== Problem statement ==
Copy the data below verbatim, from its first line up to and including the line with "rusty metal pipe [2, 620, 1149, 809]".

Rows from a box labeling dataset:
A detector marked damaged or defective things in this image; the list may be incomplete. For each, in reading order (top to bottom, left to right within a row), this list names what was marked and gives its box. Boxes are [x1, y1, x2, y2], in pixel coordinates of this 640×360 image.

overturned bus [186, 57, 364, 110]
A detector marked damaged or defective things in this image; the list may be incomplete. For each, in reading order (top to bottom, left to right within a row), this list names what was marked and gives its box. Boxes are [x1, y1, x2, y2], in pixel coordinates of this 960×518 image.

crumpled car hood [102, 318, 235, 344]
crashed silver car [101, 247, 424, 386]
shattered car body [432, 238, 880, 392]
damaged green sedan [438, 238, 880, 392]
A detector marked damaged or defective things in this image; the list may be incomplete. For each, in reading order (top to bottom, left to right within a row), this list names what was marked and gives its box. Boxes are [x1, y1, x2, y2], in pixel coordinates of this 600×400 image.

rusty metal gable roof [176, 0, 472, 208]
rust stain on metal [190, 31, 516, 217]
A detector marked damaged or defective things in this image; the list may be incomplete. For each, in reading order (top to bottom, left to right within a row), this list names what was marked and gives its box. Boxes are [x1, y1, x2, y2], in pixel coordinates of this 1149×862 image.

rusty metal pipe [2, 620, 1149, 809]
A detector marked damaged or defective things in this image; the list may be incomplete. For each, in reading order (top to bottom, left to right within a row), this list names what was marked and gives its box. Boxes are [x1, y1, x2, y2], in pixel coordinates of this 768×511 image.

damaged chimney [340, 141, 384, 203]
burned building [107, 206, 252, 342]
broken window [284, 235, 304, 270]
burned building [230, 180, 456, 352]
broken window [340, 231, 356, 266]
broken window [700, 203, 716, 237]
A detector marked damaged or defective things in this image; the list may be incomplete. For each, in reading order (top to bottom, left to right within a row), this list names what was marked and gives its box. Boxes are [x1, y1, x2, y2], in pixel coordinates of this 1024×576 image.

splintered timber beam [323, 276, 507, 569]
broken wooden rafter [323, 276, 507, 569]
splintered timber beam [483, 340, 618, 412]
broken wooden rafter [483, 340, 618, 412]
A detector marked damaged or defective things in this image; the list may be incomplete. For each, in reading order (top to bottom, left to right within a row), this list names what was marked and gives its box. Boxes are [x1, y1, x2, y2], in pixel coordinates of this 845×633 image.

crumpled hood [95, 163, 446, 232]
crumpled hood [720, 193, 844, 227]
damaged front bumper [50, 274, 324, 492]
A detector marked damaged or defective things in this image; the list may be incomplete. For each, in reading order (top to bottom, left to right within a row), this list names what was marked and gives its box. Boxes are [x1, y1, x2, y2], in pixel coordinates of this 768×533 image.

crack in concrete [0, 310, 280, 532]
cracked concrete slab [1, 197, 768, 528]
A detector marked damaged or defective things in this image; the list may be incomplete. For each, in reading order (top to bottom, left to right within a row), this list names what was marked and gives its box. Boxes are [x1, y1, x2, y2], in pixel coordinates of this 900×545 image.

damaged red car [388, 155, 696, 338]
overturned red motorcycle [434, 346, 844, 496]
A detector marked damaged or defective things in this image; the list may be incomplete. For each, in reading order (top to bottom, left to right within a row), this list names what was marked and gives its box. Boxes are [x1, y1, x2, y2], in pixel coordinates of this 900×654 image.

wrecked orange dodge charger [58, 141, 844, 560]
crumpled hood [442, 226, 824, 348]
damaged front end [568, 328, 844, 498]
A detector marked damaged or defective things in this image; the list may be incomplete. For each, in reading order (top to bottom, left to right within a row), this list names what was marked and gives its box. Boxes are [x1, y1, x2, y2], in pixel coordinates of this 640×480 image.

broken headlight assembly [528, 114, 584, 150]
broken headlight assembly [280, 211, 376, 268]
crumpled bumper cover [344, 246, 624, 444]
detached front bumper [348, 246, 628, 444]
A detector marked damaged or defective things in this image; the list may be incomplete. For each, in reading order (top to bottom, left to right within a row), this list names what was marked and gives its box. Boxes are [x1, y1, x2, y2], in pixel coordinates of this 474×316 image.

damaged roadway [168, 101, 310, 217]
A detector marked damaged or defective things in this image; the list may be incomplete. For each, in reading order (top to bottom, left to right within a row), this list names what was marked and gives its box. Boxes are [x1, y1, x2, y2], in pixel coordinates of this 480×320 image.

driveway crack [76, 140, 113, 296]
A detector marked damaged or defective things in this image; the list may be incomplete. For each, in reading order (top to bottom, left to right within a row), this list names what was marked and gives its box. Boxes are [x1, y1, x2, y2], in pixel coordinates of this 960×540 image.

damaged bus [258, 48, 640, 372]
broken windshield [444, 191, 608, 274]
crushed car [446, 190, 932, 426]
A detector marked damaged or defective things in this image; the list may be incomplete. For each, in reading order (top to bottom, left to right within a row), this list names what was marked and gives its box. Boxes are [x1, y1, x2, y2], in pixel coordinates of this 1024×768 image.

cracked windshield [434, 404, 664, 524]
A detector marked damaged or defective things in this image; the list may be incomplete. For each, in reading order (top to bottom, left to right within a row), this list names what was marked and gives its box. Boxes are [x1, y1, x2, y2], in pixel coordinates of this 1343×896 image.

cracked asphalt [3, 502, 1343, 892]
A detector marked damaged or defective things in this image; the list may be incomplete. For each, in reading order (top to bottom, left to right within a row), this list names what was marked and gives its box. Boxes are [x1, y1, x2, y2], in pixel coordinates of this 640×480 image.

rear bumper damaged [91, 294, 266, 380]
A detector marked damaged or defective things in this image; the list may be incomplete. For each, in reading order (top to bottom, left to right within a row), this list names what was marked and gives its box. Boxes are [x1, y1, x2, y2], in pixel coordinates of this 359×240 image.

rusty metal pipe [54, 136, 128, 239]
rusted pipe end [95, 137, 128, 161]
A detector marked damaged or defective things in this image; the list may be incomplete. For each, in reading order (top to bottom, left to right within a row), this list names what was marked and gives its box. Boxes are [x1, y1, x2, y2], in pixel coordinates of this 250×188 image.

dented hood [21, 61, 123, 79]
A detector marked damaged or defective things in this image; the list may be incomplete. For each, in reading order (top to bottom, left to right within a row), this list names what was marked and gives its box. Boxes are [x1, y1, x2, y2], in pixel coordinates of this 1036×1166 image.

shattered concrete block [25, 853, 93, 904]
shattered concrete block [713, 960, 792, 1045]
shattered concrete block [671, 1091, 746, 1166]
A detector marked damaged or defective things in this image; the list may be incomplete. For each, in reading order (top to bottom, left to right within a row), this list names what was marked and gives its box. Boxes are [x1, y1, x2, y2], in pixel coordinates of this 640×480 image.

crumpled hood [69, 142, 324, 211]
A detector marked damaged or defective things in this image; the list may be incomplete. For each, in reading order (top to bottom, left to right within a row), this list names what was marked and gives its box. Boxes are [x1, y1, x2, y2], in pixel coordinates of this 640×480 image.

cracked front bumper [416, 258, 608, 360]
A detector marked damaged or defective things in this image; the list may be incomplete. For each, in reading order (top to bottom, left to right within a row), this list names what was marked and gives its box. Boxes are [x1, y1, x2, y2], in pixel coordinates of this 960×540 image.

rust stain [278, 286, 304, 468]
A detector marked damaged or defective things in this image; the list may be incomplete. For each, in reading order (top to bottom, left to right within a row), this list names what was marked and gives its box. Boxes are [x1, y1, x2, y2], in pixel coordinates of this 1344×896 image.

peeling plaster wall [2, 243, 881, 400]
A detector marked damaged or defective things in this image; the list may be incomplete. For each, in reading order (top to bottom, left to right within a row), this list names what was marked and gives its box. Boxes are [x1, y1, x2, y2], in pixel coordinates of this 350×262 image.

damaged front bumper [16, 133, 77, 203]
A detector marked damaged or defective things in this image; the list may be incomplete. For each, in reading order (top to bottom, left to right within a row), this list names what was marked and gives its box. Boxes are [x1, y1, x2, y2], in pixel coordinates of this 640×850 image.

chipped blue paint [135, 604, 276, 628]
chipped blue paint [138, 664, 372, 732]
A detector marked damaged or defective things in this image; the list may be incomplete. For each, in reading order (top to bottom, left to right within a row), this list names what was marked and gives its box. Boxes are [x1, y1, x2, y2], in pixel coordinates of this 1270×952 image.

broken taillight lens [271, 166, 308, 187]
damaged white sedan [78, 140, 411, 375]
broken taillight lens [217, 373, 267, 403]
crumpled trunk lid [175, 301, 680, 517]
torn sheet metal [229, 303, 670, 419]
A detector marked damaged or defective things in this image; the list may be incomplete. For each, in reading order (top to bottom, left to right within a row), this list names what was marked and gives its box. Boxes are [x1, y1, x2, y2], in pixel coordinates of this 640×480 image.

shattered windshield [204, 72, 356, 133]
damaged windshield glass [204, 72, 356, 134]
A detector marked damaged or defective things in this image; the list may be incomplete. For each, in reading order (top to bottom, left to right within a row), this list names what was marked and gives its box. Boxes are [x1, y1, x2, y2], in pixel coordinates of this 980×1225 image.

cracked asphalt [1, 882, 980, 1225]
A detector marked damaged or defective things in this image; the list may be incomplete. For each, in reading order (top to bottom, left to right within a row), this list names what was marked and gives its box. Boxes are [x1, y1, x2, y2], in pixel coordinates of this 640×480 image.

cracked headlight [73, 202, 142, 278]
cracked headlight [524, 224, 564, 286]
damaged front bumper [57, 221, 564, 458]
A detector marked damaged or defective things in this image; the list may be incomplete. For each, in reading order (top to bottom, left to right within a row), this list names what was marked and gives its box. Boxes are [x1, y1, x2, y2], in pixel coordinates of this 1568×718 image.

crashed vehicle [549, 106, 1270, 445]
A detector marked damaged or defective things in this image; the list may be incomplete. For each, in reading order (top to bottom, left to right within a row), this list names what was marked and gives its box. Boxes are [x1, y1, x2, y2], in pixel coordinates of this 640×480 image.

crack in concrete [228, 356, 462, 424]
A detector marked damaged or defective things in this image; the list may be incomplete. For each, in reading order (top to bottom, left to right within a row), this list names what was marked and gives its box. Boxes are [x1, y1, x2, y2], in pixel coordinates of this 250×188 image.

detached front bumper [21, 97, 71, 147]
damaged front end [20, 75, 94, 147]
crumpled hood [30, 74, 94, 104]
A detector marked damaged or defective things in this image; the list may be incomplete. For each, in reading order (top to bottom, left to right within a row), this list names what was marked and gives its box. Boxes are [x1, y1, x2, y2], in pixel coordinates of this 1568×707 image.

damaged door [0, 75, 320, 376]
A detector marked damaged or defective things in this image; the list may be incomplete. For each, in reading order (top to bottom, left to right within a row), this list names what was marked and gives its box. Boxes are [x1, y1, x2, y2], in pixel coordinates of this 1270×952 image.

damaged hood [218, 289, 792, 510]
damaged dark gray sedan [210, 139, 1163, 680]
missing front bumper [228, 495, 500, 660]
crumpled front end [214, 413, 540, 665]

== Answer to the problem ==
A detector marked damaged or defective things in this image; the list may be incomplete. For each, in reading order (top to bottom, left to right within a row), this list names what was marked and gives its box. Boxes are [x1, y1, x2, y2], in pixel coordinates of this 640×360 image.

overturned bus [186, 57, 364, 110]
A detector marked damaged or defective things in this image; the list may be incomplete. For each, in reading order (top to bottom, left to right within a row), this list names what was marked and gives its box. Boxes are [x1, y1, x2, y2], in pixel coordinates of this 960×518 image.

crumpled car hood [102, 318, 235, 344]
crashed silver car [101, 247, 424, 386]
shattered car body [432, 238, 880, 392]
damaged green sedan [438, 238, 880, 392]
A detector marked damaged or defective things in this image; the list may be incomplete. For each, in reading order (top to bottom, left to right within a row), this list names what was marked and gives its box. Boxes are [x1, y1, x2, y2], in pixel coordinates of this 600×400 image.

rusty metal gable roof [176, 0, 472, 208]
rust stain on metal [190, 31, 516, 217]
A detector marked damaged or defective things in this image; the list may be incomplete. For each, in reading order (top to bottom, left to right within a row), this list names what was marked and gives its box. Boxes are [x1, y1, x2, y2], in pixel coordinates of this 1149×862 image.

rusty metal pipe [2, 620, 1149, 809]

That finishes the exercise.